Pour certains, on frôle la discrimination à l’embauche au nom de l’idéologie, ce qui, logiquement, amputera le niveau d’excellence, alertent-ils.
Les experts tirent la sonnette d’alarme : la qualité universitaire en danger ?
La décision de Ron DeSantis réveille de sérieuses inquiétudes dans le paysage universitaire : limiter l’usage du visa H-1B dans la recherche et l’enseignement, n’est-ce pas jouer avec le feu ? D’après The New York Times, la mesure risque de porter atteinte à la capacité des universités floridiennes à recruter et retenir les meilleurs talents mondiaux – qu’ils soient professeurs, chercheurs ou étudiants internationaux.
Lynn Pasquerella, présidente de l’American Association of Colleges and Universities, est claire : « Restreindre ces visas en Floride mettrait en danger l’objectif public de l’enseignement supérieur dans l’État ». Même son de cloche du côté de Charles Lee Isbell Jr., chancelier de l’Université de l’Illinois à Urbana-Champaign : « L’embauche de candidats moins qualifiés affaiblirait la sélection basée sur le mérite et compromettrait l’excellence académique. » À méditer !

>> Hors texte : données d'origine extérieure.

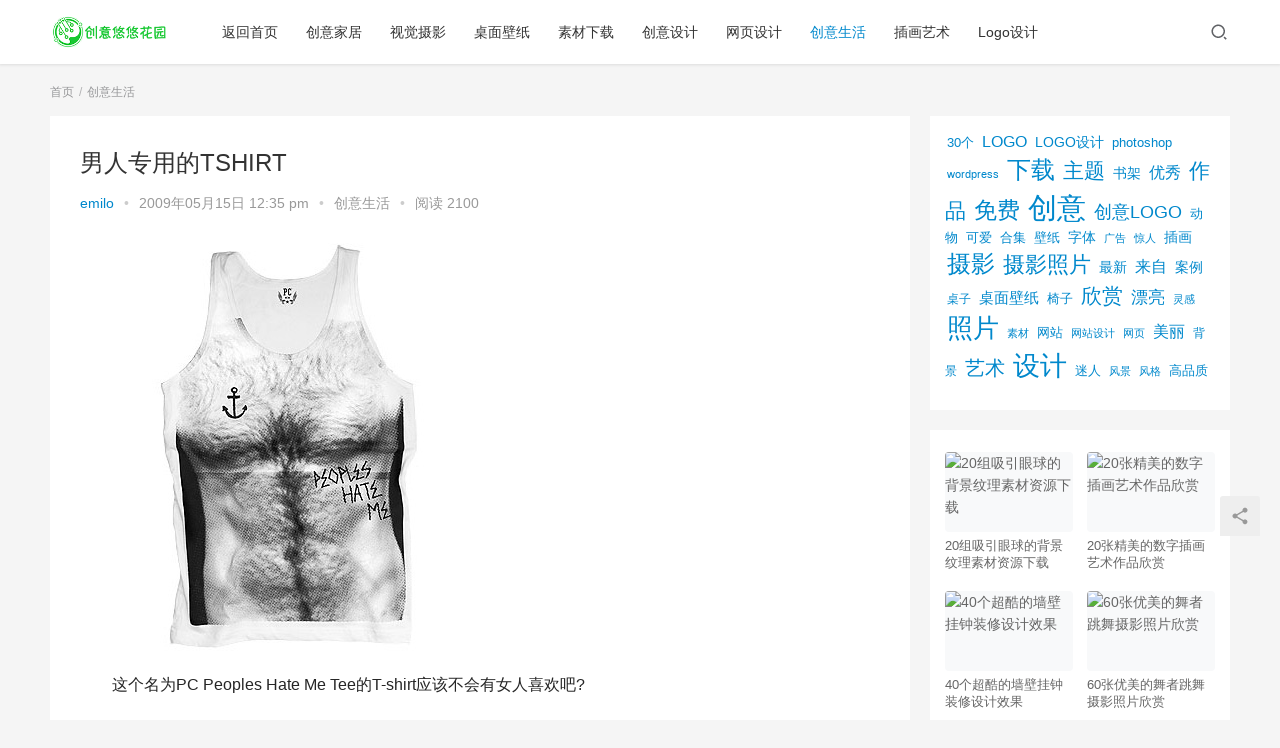

--- FILE ---
content_type: text/html; charset=UTF-8
request_url: http://uuhy.com/wp-admin/admin-ajax.php?postviews_id=435&action=postviews&_=1769012710084
body_size: 172
content:
2121

--- FILE ---
content_type: text/html; charset=utf-8
request_url: https://www.google.com/recaptcha/api2/aframe
body_size: 267
content:
<!DOCTYPE HTML><html><head><meta http-equiv="content-type" content="text/html; charset=UTF-8"></head><body><script nonce="w_8UqMRL67ScLz92aukDSQ">/** Anti-fraud and anti-abuse applications only. See google.com/recaptcha */ try{var clients={'sodar':'https://pagead2.googlesyndication.com/pagead/sodar?'};window.addEventListener("message",function(a){try{if(a.source===window.parent){var b=JSON.parse(a.data);var c=clients[b['id']];if(c){var d=document.createElement('img');d.src=c+b['params']+'&rc='+(localStorage.getItem("rc::a")?sessionStorage.getItem("rc::b"):"");window.document.body.appendChild(d);sessionStorage.setItem("rc::e",parseInt(sessionStorage.getItem("rc::e")||0)+1);localStorage.setItem("rc::h",'1769012712621');}}}catch(b){}});window.parent.postMessage("_grecaptcha_ready", "*");}catch(b){}</script></body></html>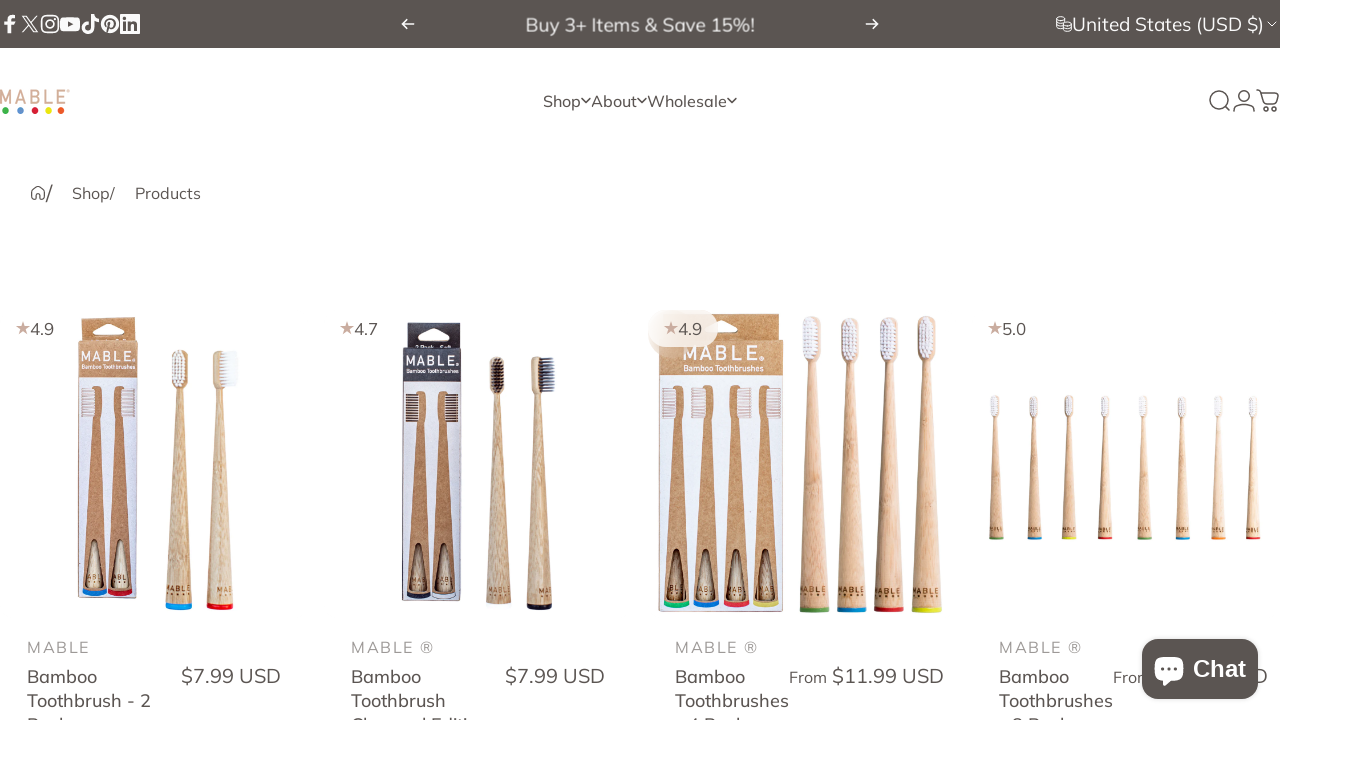

--- FILE ---
content_type: text/javascript; charset=utf-8
request_url: https://www.brushmable.com/web-pixels@fcfee988w5aeb613cpc8e4bc33m6693e112/web-pixel-958005462@34ad157958823915625854214640f0bf/sandbox/worker.modern.js
body_size: -652
content:
importScripts('https://www.brushmable.com/cdn/wpm/sfcfee988w5aeb613cpc8e4bc33m6693e112m.js');
globalThis.shopify = self.webPixelsManager.createShopifyExtend('958005462', 'APP');
importScripts('/web-pixels/strict/app/web-pixel-958005462@34ad157958823915625854214640f0bf.js');


--- FILE ---
content_type: text/javascript; charset=utf-8
request_url: https://www.brushmable.com/web-pixels@fcfee988w5aeb613cpc8e4bc33m6693e112/web-pixel-680919254@a2e7513c3708f34b1f617d7ce88f9697/sandbox/worker.modern.js
body_size: -583
content:
importScripts('https://www.brushmable.com/cdn/wpm/sfcfee988w5aeb613cpc8e4bc33m6693e112m.js');
globalThis.shopify = self.webPixelsManager.createShopifyExtend('680919254', 'APP');
importScripts('/web-pixels/strict/app/web-pixel-680919254@a2e7513c3708f34b1f617d7ce88f9697.js');


--- FILE ---
content_type: text/javascript; charset=utf-8
request_url: https://www.brushmable.com/web-pixels@fcfee988w5aeb613cpc8e4bc33m6693e112/web-pixel-107184342@18031546ee651571ed29edbe71a3550b/sandbox/worker.modern.js
body_size: -587
content:
importScripts('https://www.brushmable.com/cdn/wpm/sfcfee988w5aeb613cpc8e4bc33m6693e112m.js');
globalThis.shopify = self.webPixelsManager.createShopifyExtend('107184342', 'APP');
importScripts('/web-pixels/strict/app/web-pixel-107184342@18031546ee651571ed29edbe71a3550b.js');


--- FILE ---
content_type: text/javascript; charset=utf-8
request_url: https://www.brushmable.com/web-pixels@fcfee988w5aeb613cpc8e4bc33m6693e112/web-pixel-763134166@22e92c2ad45662f435e4801458fb78cc/sandbox/worker.modern.js
body_size: -641
content:
importScripts('https://www.brushmable.com/cdn/wpm/sfcfee988w5aeb613cpc8e4bc33m6693e112m.js');
globalThis.shopify = self.webPixelsManager.createShopifyExtend('763134166', 'APP');
importScripts('/web-pixels/strict/app/web-pixel-763134166@22e92c2ad45662f435e4801458fb78cc.js');


--- FILE ---
content_type: text/javascript; charset=utf-8
request_url: https://www.brushmable.com/web-pixels@fcfee988w5aeb613cpc8e4bc33m6693e112/web-pixel-737018070@e1b3f843f8a910884b33e33e956dd640/sandbox/worker.modern.js
body_size: -579
content:
importScripts('https://www.brushmable.com/cdn/wpm/sfcfee988w5aeb613cpc8e4bc33m6693e112m.js');
globalThis.shopify = self.webPixelsManager.createShopifyExtend('737018070', 'APP');
importScripts('/web-pixels/strict/app/web-pixel-737018070@e1b3f843f8a910884b33e33e956dd640.js');


--- FILE ---
content_type: text/javascript
request_url: https://www.brushmable.com/cdn/shop/t/59/assets/mobile-dock.js?v=86956832444456538811738006049
body_size: -204
content:
class MobileDock extends HTMLElement{constructor(){super(),new theme.initWhenVisible(this.init.bind(this))}get section(){return this._section=this._section||this.closest(".mobile-dock-section")}init(){this.detectForHeader(),this.detectForFooter(),setTimeout(this.setHeight.bind(this)),document.addEventListener("matchSmall",this.setHeight.bind(this))}detectForHeader(){const header=document.querySelector(".header-section");if(header===null){this.section.classList.add("active");return}header.classList.contains("header-sticky")||(this.scrollY=parseInt(header.getBoundingClientRect().bottom),window.addEventListener("scroll",theme.utils.throttle(this.onScrollForHeader.bind(this)),!1))}onScrollForHeader(){window.scrollY>=this.scrollY?this.section.classList.add("active"):this.section.classList.remove("active")}detectForFooter(){document.querySelector(".footer-copyright")!==null&&window.addEventListener("scroll",theme.utils.throttle(this.onScrollForFooter.bind(this)),!1)}onScrollForFooter(){if(!theme.config.mqlSmall)return;const scrolledTo=window.scrollY+window.innerHeight,threshold=this.offsetHeight,isReachBottom=document.body.scrollHeight-threshold<=scrolledTo;this.classList.toggle("active",isReachBottom)}setHeight(){document.documentElement.style.setProperty("--mobile-dock-height",`${this.offsetHeight}px`)}}customElements.define("mobile-dock",MobileDock);
//# sourceMappingURL=/cdn/shop/t/59/assets/mobile-dock.js.map?v=86956832444456538811738006049


--- FILE ---
content_type: text/javascript; charset=utf-8
request_url: https://www.brushmable.com/web-pixels@fcfee988w5aeb613cpc8e4bc33m6693e112/web-pixel-673218774@23b97d18e2aa74363140dc29c9284e87/sandbox/worker.modern.js
body_size: -626
content:
importScripts('https://www.brushmable.com/cdn/wpm/sfcfee988w5aeb613cpc8e4bc33m6693e112m.js');
globalThis.shopify = self.webPixelsManager.createShopifyExtend('673218774', 'APP');
importScripts('/web-pixels/strict/app/web-pixel-673218774@23b97d18e2aa74363140dc29c9284e87.js');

Les chiffres parlent d’eux-mêmes : l’an dernier, environ 400 demandes de visa H-1B ont été validées pour les 12 universités publiques floridiennes, dont 156 rien que pour l’Université de Floride. À titre de comparaison, l’Université de Washington à Saint-Louis compte plus de 700 employés avec ce visa – apportant, selon elle, « une contribution essentielle à l’enseignement, à la recherche de pointe et aux soins des patients ».
Un pouvoir limité… et des contestations à prévoir
Mais attention, Ron DeSantis n’a pas non plus carte blanche : les visas H-1B sont l’apanage du gouvernement fédéral – l’État de Floride ne peut ni les annuler ni les supprimer. Cependant, selon Lynn Pasquerella, l’État pourrait décider de ne plus parrainer ces visas pour ses propres universités ou postes. Une éventualité qui promet d’alimenter – à coups d’objections juridiques – les débats devant les tribunaux.
Alors ? Veut-on l’excellence académique ou la préférence nationale ? Le dilemme, teinté d’idéologie, secoue la Floride… mais concerne tout le pays. L’avenir dira si l’université américaine préfère le repli ou l’ouverture sur le monde.